Personally, I would love something like that should I get a debilitating condition like dementia. It would be great while I still had some of my capabilities to say “I want one more year to slide away and then that’s it for me.”

But I think it’s pretty offensive to even have a conversation about the need for “rationing” until the clusterfuck that is the U.S. healthcare system is fundamentally reformed in line with civilized modern human values and sensible economic principles. Until we at least try to take a fundamentally sensible approach to providing universal healthcare in an efficient manner, I think it’s immoral to be talking about trying to save a few dollars here and there by letting some elderly people die.

That’s not on.

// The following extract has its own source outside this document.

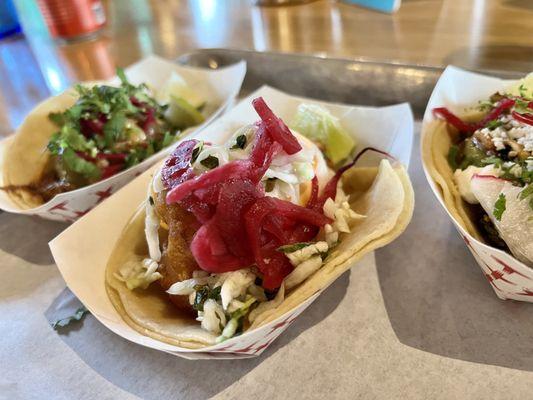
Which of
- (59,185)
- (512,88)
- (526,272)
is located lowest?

If your doctor concludes that your advanced brain cancer is untreatable, that’s one thing, but not as a “cost/benefit analysis”, except in sci-fi dystopias and incisive satire.

So…death panels?

Fine. People may disagree. (And get offended.) Just stating my opinion.

I’m in favor of GREATLY expanded public healthcare, and DRASTIC revisions of the for-profit healthcare industry. But I do not support UNLIMITED free health care for EVERY person.

I imagine we might be able to identify some ridiculous outlier of an example that most of us would agree on. An extremely aged person with very poor quality of life, whose life could be extended some short period through some very expensive procedure. Should that procedure be publicly subsidized? If you agree not, then we simply need to see where YOU would draw the line.

By this misleading negative characterization, every healthcare system anywhere that makes any choice about where best to devote resources is a “death panel”. The only way to avoid “death panels” is to have no healthcare at all, then everyone gets exactly equal resources.

And the current U.S. healthcare system is the worst “death panel” of them all, in allocating a vast proportion of available resources to inefficiency and corporate profits instead of actual healthcare.